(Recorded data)
__________________________________________________

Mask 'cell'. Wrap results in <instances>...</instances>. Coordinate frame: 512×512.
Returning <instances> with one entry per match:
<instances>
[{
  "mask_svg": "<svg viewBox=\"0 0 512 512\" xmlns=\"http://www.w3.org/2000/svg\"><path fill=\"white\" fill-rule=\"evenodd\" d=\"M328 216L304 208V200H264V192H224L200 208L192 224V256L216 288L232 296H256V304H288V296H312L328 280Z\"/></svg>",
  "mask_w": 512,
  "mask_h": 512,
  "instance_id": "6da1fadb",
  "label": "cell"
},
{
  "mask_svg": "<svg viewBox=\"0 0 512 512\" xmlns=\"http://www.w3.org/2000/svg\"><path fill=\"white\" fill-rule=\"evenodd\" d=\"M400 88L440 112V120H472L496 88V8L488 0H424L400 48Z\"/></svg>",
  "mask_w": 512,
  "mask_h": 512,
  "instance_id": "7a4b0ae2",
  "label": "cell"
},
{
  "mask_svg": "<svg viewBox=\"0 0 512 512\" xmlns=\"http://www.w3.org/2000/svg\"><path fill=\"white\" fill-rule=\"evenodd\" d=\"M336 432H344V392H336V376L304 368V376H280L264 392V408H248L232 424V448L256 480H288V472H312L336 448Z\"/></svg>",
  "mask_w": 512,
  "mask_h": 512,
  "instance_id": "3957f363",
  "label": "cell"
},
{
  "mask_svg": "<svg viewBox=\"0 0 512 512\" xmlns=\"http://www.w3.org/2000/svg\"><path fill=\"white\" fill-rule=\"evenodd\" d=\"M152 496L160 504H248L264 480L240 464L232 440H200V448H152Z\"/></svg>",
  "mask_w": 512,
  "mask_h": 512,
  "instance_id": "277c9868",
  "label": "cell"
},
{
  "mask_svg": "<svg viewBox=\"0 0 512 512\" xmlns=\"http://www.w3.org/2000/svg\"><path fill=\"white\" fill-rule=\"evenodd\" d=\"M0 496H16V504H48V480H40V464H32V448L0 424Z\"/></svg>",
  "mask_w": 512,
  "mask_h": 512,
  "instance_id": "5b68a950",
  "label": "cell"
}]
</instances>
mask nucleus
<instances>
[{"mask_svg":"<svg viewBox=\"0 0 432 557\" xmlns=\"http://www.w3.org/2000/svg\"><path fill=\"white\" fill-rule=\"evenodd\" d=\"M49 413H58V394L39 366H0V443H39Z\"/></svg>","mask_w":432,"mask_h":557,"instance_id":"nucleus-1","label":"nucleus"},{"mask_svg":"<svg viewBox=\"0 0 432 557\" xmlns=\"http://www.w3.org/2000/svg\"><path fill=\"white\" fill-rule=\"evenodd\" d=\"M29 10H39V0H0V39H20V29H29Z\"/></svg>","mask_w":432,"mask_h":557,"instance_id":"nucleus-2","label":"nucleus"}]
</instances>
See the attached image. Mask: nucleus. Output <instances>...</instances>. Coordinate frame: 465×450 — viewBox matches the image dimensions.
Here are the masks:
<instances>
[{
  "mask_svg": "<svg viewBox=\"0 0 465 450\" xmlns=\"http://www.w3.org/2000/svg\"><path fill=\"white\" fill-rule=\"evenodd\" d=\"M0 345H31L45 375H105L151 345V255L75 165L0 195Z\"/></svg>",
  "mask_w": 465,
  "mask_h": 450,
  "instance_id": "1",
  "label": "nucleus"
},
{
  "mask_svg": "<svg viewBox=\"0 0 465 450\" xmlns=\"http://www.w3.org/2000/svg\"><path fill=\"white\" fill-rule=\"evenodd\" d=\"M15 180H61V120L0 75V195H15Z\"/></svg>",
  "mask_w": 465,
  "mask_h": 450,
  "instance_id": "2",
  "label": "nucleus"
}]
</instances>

__________________________________________________

- **GIVEN EXERCISE**:
Report each line above that contains the string "Coordinate", treating uppercase and lowercase as different.

- **OUTPUT OF THE EXERCISE**:
Mask 'cell'. Wrap results in <instances>...</instances>. Coordinate frame: 512×512.
See the attached image. Mask: nucleus. Output <instances>...</instances>. Coordinate frame: 465×450 — viewBox matches the image dimensions.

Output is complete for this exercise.